In some ways, it's very cool and in others - it's tiring just *thinking* about it. But unlike my life of a couple of years ago, my plans are not centered around surviving funerals, surgery, hurricanes & other natural disasters. I'll take it!

--BT

Friday, May 11, 2007

I Wish I Had Cancer

That's what Richard said to me one day, and he meant it.

Richard was an odd duck that I worked with back in Texas. The year was 1994. He was a few years older than me, maybe 30-35 years. He grew up in a rural area, east of Dallas, had travelled around the world, and just recently had come home to live. Or die, as the case may be.

He'd never married, but came close once. His fiancee had been killed in an auto accident a few months before their wedding. It was an event he would live to fully grieve twice in his life.

His father had been an Over The Road (OTR) driver for many years, and loved the open road. He wanted Richard to follow in his footsteps, and made him promise to try it for two years. He did, and hated every minute of it. But out of love for his family, and respect for his father, he gave it the full two years, to the day.

For a while, he was a customs agent, working along the border. Now THAT was a job he loved - there's a certain amount of power & authority that came with it that made him feel good. He described, with a bit of glee, some incidents where he got the upper hand with people who came through - he could search, confiscate and destroy property with abandon, without the legal constraints that hinder the police. No search warrant needed!

Something happened - he never said what - and a group of them were forced to 'retire', and change their names. He thought about it for a while, and chose a new identity. The day he showed up in court for the name change, he made a spur of the moment decision, and chose the Judge's last name instead for his new life.

One day he was on an airplane, sitting next to a priest. They got to chatting, and the Priest invited him to Hawaii to work in his mission - room & board provided, plus a small stipend for living expenses. Poverty to be sure, but Hawaii nonetheless! He lived there for about four years, enjoying the island life, the sunshine, the breezes and the people. It was there he met the young woman who changed his life.

She gave him AIDS.

Back then, AIDS was a death sentence. It had really only been around about ten years, and there wasn't much that was known about controlling it, living with it. His family was there for him, taking care of him, being with him through the final days, in many ways but one.

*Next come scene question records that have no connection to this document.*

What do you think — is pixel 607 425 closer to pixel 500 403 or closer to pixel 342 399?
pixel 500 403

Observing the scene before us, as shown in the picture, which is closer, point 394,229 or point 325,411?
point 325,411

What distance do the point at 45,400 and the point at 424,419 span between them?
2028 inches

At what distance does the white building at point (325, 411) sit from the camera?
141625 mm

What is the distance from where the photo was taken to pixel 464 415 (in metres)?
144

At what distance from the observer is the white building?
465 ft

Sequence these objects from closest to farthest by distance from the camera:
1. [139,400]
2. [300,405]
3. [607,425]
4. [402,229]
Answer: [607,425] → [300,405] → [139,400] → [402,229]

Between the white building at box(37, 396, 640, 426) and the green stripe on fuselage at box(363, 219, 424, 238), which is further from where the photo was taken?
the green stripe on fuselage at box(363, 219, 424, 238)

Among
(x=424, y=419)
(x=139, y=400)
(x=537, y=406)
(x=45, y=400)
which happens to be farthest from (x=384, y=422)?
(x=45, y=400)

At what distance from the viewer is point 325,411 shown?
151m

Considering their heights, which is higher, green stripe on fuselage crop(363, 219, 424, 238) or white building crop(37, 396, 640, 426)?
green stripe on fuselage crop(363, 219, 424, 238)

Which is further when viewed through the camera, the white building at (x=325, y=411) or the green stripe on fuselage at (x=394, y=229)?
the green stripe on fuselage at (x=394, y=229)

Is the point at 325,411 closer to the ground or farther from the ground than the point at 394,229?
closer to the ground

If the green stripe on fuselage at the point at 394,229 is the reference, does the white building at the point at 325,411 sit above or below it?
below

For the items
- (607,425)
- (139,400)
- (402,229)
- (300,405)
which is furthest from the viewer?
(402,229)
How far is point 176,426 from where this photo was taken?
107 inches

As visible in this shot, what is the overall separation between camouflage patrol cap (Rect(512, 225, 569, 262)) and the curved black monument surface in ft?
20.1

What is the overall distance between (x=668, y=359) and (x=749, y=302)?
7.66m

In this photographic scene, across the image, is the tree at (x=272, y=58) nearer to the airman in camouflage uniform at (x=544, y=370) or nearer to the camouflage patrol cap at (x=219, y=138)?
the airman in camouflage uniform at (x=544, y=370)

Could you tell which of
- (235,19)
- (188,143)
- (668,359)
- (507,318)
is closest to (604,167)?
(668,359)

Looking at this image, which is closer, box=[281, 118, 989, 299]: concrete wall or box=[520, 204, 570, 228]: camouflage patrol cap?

AIDS had a reputation of being 'the Gay Disease', and getting it (especially in homophobic Texas) held a certain stigma, and embarrassment that other diseases didn't have. His family was ashamed of him. He might as well have had leprosy, and been banished to a leper colony for all the support and understanding he received at home. The man who sacrificed two years of his life to live his father's dream was suddenly the family's nightmare.

At first, he told the people at work that he had cancer. My brother had died of cancer, and my mother was going through it, so I knew that was a lie. From the lesions he had, I'd already guessed the truth the day he decided to confess. We accepted him, and supported him as he went through his trials, and for a while - we were his family.

When we talked about regrets, choices in life, and the left-turns that come along, he grieved for his lost love. You can't live your life on what ifs, but sometimes you have to wonder - would he be dying today if she had lived?

"I wish I had cancer", he said. "I've lived a full life, and don't want to ask for more....but I wish I could give my family a respectable death." That really struck me - that even at this late date, he felt like his family's love was conditional. He left email for all of us the day he quit, little pieces of humor, shared stories and inside jokes.

My wish is that everyone who dies of an insidious disease - whether it be AIDS or cancer, morbid obesity or diabetes - has lived their life to the fullest, knows unconditional love, and feels sure that their death is a respectable one.

It may be too much to expect, but it's never too much to ask.